What Business Results to expect from Agile Practices
According to SAFe, the Scaled Agile Framework, companies and organizations can achieve difficult to believe results and business benefits. These benefits range from happier and more motivated employees, quicker time to market with products, increased quality, and improved productivity. Various case studies claim anywhere from 10 - 75% improvement in each of these areas. So are these results real? Check out the case studies at the SAFe website and see for yourself. You can also listen in to our podcast episode on Proven Results with Agile to hear about our experiences and if we achieve anywhere near these type of results.
To help better understand what achieving these results looks like, let’s take a look at some practical examples and how to measure the improvements.
Happier & More Engaged Employees
Employee morale is no doubt a benefit to companies, especially for retainment of key employees and reductions in attrition and hiring costs. It’s debatable whether employers look to Agile practices for this benefit alone, however it’s an excellent side effect a company can realize. The easiest way companies monitor this and determine if there is improvement is through organization and team surveys, attrition rate metrics, and direct feedback from employees and management. For some ideas specifically on how to make Scrum Ceremonies fun for team, check out the podcast episode on Fun with Agile & Scrum Ceremonies.
Faster Time-to-Market
Shorter Time-to-Market is a clear benefit from any Agile methodology, since the various Agile practices are structured around small functional requirements and short release cycles on a consistent cadence. For example, in Scrum, a typical sprint or iteration is in the range of 2 to 4 weeks. If a team or business is running on a 2 week sprint cycle, then every two weeks the business or customer is receiving something functional they can use or the business can generate revenue from. It’s hard to argue that other methodologies that focus on long term release cycles will outperform the small iteration and release cycles all the Agile practices advocate.
Another practice seen in Agile implementations is the idea of working on features and projects serially verses in parallel, in essence reducing the need to multitask. The concept of a multitasking time penalty is real, and directly impacts the time-to-market metric of any company or business. To learn more about how serial product development can significantly improve your time to market, listen to the Benefits of Focused Work vs Multitasking podcast episode. Removing or reducing multitasking in a development team can easily improve time-to-market for feature development as high as 50%, if not even more.
Increased Productivity
Typically, increased productivity in teams and business comes from having a clearly defined backlog of features that are maintained in priority order at all times. This allows teams and business groups to focus on the most important need of the company or customer. It also helps eliminate what is termed “waste”, or work that provides no direct value or benefit. To learn more about waste elimination and how it can help, listen in to the podcast episode on Improving Results through Waste Elimination.

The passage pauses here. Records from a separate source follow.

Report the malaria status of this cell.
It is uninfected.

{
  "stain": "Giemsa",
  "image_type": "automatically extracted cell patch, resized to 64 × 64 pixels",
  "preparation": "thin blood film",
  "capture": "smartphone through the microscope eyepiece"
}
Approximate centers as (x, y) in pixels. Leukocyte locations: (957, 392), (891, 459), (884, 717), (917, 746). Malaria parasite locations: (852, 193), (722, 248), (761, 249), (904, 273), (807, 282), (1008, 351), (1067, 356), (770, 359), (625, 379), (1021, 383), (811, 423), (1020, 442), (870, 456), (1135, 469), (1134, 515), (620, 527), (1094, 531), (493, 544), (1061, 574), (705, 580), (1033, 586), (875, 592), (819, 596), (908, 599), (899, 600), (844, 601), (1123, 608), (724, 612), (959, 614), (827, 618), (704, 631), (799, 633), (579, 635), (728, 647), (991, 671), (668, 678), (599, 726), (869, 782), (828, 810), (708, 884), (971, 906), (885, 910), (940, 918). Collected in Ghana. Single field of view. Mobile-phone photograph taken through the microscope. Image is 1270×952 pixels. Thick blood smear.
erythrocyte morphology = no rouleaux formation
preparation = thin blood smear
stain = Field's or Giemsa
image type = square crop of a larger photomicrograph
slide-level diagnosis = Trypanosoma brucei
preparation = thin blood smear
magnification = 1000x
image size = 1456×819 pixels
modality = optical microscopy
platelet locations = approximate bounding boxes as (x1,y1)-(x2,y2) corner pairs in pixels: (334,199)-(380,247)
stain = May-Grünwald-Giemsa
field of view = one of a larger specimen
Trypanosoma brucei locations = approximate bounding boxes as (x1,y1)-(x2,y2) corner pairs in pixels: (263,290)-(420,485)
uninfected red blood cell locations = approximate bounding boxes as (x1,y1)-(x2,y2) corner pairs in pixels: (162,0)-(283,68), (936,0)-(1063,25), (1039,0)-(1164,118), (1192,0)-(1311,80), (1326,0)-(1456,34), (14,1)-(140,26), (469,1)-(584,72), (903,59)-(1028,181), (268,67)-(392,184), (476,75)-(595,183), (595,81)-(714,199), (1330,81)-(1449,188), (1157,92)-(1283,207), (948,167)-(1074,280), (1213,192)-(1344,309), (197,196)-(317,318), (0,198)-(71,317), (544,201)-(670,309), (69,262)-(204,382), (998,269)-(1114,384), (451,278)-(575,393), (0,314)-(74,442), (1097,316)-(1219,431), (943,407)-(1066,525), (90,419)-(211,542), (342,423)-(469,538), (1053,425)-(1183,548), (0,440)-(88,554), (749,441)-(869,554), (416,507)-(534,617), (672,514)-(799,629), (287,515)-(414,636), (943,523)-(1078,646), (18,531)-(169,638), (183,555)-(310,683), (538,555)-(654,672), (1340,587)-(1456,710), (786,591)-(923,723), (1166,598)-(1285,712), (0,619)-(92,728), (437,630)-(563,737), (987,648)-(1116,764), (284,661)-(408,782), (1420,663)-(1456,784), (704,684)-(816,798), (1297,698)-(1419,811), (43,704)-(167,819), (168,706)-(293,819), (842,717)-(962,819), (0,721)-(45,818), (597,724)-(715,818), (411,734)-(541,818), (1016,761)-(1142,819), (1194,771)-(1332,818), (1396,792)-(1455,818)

Another aspect of Agile that directly increases productivity is the constant feedback loops the various practices implement. Whether it’s a post-mortem, retrospective, project wrap-up or daily stand-up escalation, feedback is consistent, fluid, and transparent encouraging teams and individuals to focus on the solutions and resolve issues quickly.
Measurement of productivity increase can easily be monitored via burn-up/burn-down indicators which are real-time visible to the teams doing the work, as well as management of the organization. The teams doing the work own the indicators, and directly control their tracking to their committed plan, which involves identifying and resolving issues that would prevent the completion of their planned work. By measuring the output of teams over a static development interval in place, a direct observation of increased productivity can be objectively observed.
Improvements in Quality
The last things business want to deal with is customers finding issues that negatively impact their customer base as well as their organization. Agile practices preach the identification of defects and bugs earlier in the product development process which in turn improves the overall quality of the product going out to their user base. There are several benefits of identifying and resolving issues earlier in product development, including reduced cost to fix the issues since future work is not interrupted, and keeping quality as a key pillar for a company to exemplify with their customer base.
Another area Agile helps support improved product quality is through the development practice of smaller functional features and end-to-end testing earlier in the process. By reducing features/requirements to small usable slices of the product, the teams themselves are able to test earlier simulating a user experience, and not just focusing on component and targeted tested which may not directly simulate how a user would intend to utilize the feature.
Indicators for defects, bugs, and customer complaints are fairly easy to track, and most companies already have processes in place to monitor these issues. Any improvement by changing over to an Agile process will easily be seen down the road through these existing indicators by watching customer issues decrease over time.
There are many other benefits to Agile implementations, however businesses should at least expect to achieve anywhere in the 10-75% improvement across employee morale, time-to-market, productivity, and quality by implementing and consistently supporting Agile practices.